潜伏期間は咬傷の部位によって大きく異なります。

咬傷から侵入した狂犬病ウイルスは神経系を介して脳神経組織に到達し発病しますが、
その感染の速さは日に数ミリから数十ミリと言われています。

したがって顔を噛まれるよりも足先を噛まれる方が咬傷後の処置の日数を稼ぐことが可能となります。

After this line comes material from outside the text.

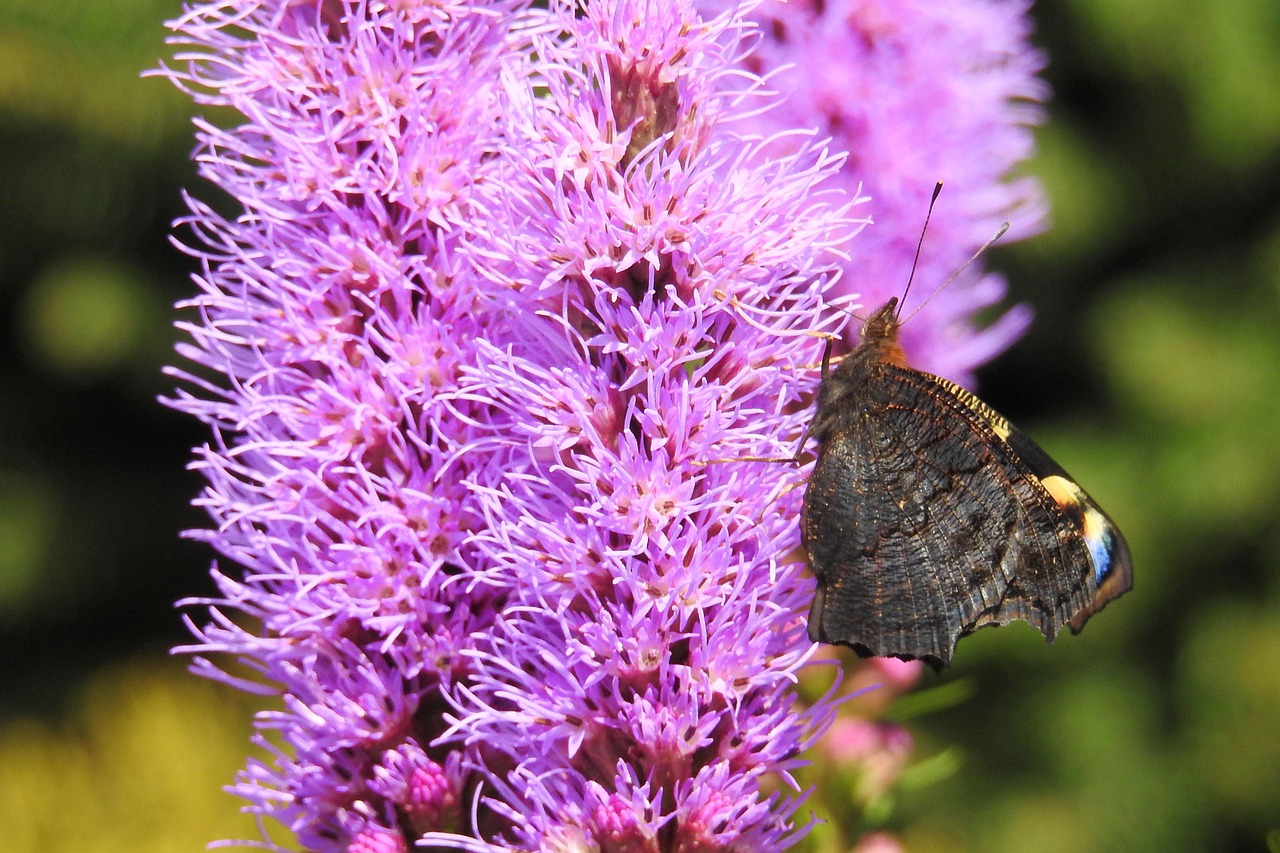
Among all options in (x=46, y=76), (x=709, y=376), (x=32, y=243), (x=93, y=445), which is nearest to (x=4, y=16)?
(x=46, y=76)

つまり、脳組織に近い傷ほど潜伏期間は短く、2週間程度です。

遠位部では数か月以上、2年という記録も残っています。

犬に噛まれて2年たって狂犬病に発症するなんて、
普通の人なら犬に噛まれたことすら忘れているかもしれませんね。



尚、狂犬病に発症した際の症状は下記になります。

前駆期
 不安・異常行動・食欲不振など。

狂騒期
 むやみに歩き回る・地面を無意味に掘る・狼のような特徴的な遠吠えをする・
 非常に攻撃的になる・顔が凶暴になりキツネのようになる・水を極端に怖れるなど

麻痺期
 大量のヨダレを流す・足腰が立たなくなる・衰弱して死に至る


前駆期ではまだ、他の病気と区別がつかないような症状と言えます。

しかし、狂騒期に入るとまるで犬のような行動を起こすようになります。
これが狂犬病という名前の所以ですね。

麻痺期では、すでにまともに生活が出来なくなります。
狂犬病はそれほどまでに恐ろしい病気なのです。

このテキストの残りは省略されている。